Landmarks are salient instantaneous acoustic events. Landmarks carry information: if the listener can decode the landmarks, then the listener can understand the signal. The syllable structure of speech is conveyed by the Stevens landmarks: consonant releases, consonant closures, syllable nucleus peaks, and intersyllabic dips. The acoustic events that occur in and around a landmark are shaped by the articulator movements that produced it. The articulator movements, in turn, are controlled by a master gestural score governed by (1) the word being spoken, and (2) the prosody with which it is spoken.

The goal of this research is to implement statistical models of phrasing, prominence, of the articulatory plans and actions that implement them, and of the acoustic landmarks that communicate them, in order to improve the accuracy of automatic speech recognition.

People

  • Investigators
    • Jennifer S. Cole, Department of Linguistics
    • Chilin Shih, Department of Linguistics
    • Margaret Fleck, Department of Computer Science
    • Mark Hasegawa-Johnson, Department of Electrical and Computer Engineering
  • Post-Doc
    • Jeung-Yoon Choi
  • Graduate Students
    • Sarah Borys
    • Tim Mahrt
    • Ken Chen
    • Hansook Choi
    • Aaron Cohen
    • Ameya Deoras
    • Chi Hu
    • Jui-Ting Huang
    • Heejin Kim
    • Sung-Suk Kim
    • Mohamed Kamal Omar
    • Taejin Yoon
    • Tong Zhang
    • Yanli Zheng
    • Xiaodan Zhuang

Results


Star Challenge: language-independent spoken word detection

SST and IFP jointly entered a UIUC team in the 2008 A*STAR Star Challenge, a multimedia retrieval competition held in Singapore. This competition included image retrieval, video shot retrieval, and unknown-language spoken term detection retrieval components. UIUC was the only United States team to make the finals, and took third place in the competition.
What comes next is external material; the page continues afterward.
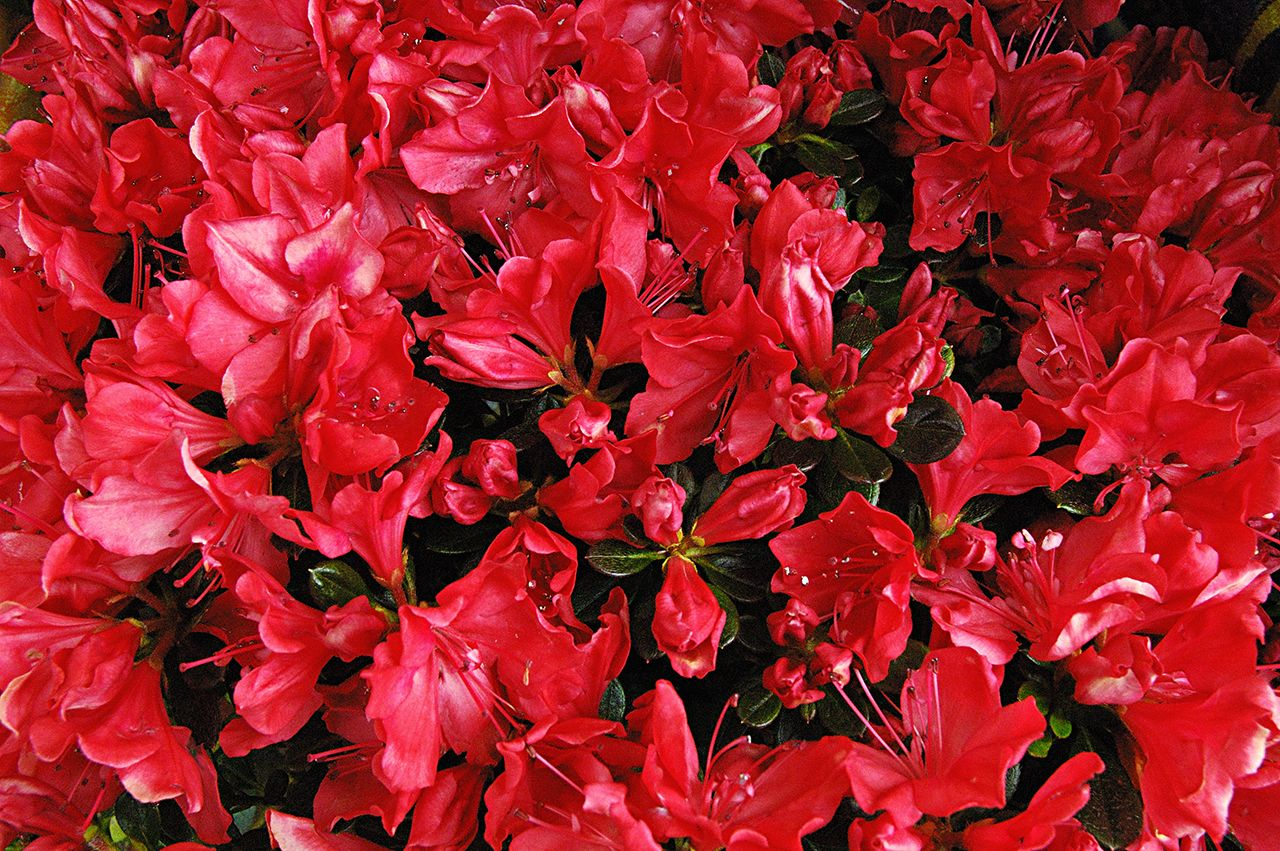 Red Hot Spring Flowers in Barcelona Spring into Color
We wrote a CLIAWS paper based on our Star Challenge system. The system was trained in English, Russian and Spanish, then tested in Croatian. Acoustic models were either not adapted (AM0) or adapted (AMt) to the Croatian speech. The phoneme bigram language model was also either not adapted (LM0) or adapted (LMt). IR was conducted using queries specified using IPA notation, or as an audio example. Resulting scores (MAP=mean average precision) are shown as a function of the degree of query expansion (number of allowed phonological feature substitutions).
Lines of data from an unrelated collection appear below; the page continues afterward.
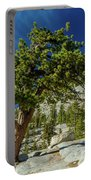 Pine Tree In Yosemite Portable Battery Charger
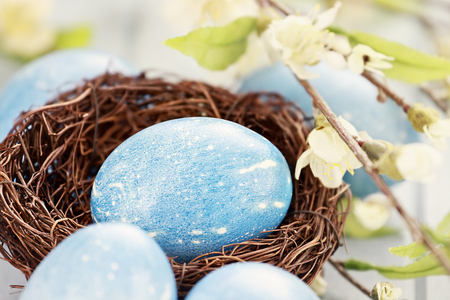 blue egg: Easter eggs colored a natural blue with extreme shallow depth of field. Selective focus on egg in nest.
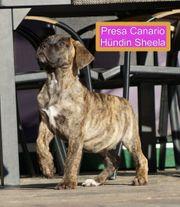 Echte Presa Canario-Dogo Canario Made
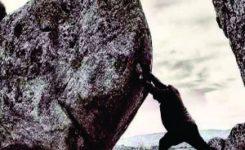 Debes empujar la roca aunque sientas que pierdes las fuerzas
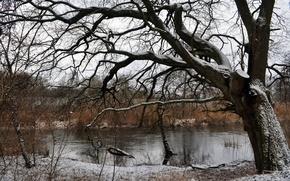 Picture winter, snow, river, tree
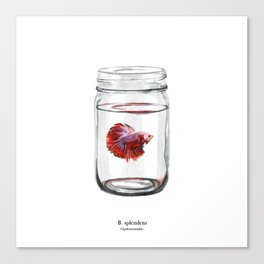 betta fish (red) Canvas Print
Prosody reduces the word error rate of a speech recognizer

In our 2005 Speech Communication paper and several conference papers leading up to it, we demonstrated that prosodic tags can reduce the word error rate of a speech recognizer by 13% relative (table below). The most interesting finding was that the benefits of a prosody-dependent acoustic model and of a prosody-dependent language model are super-additive. We believe that these two models serve as a sort of consistency check: if the prosody for a candidate transcription matches the acoustics but not the context, or vice versa, then it can be ruled out.
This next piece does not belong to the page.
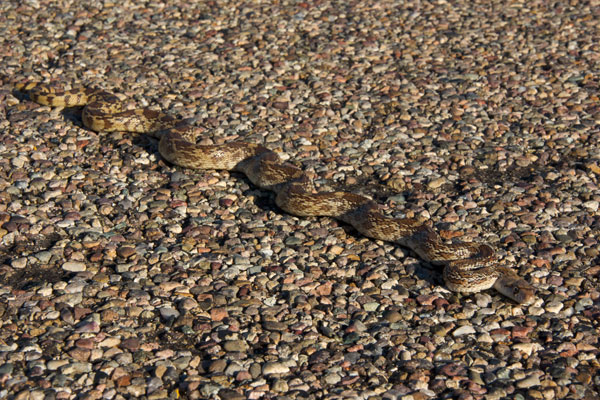 Sonoran Gopher Snake (Pituophis catenifer affinis)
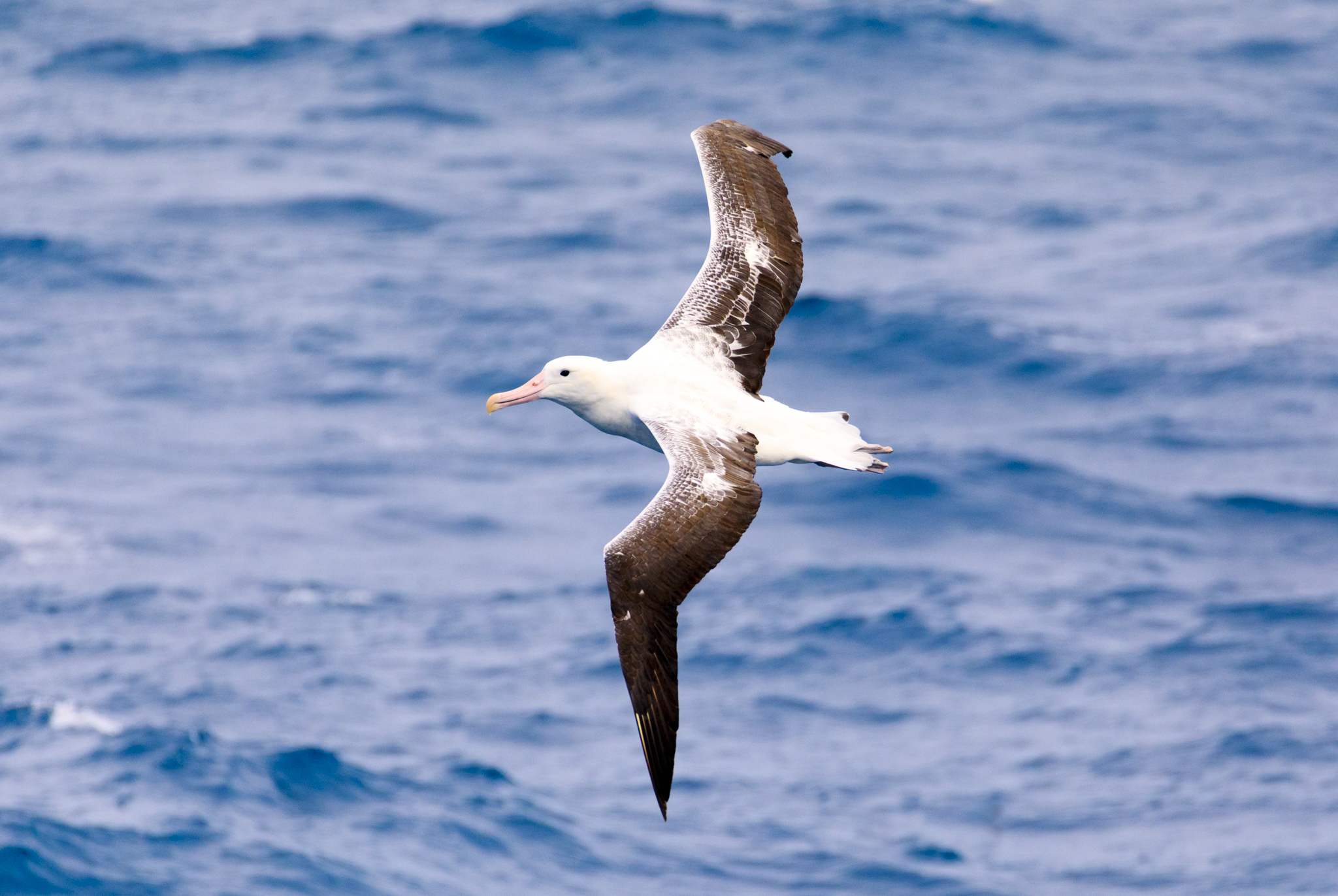 Royal Albatross (Southern I think, but could be wrong)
Word Error Rates Acoustic Model has no Prosody Acoustic Model has Prosody
Language Model has no Prosody 24.8% 24.0%
Language Model has Prosody 24.3% 21.7%

Distinctive features reduce the word error rate of a speech recognizer

The word error rate of a speech recognizer can be reduced slightly if its observations include estimates of the distinctive features of acoustic phonetic landmarks, computed using support vector machines. Sarah Borys demonstrated an HMM-based system in which telephone-band phone error rates were reduced from 63.9% to 62.8%. Using a better baseline system, Hasegawa-Johnson et al. (Karen Livescu ran the best experiment) demonstrated a DBN-based system in which telephone-band word error rates were reduced from 27.7% to 27.2%.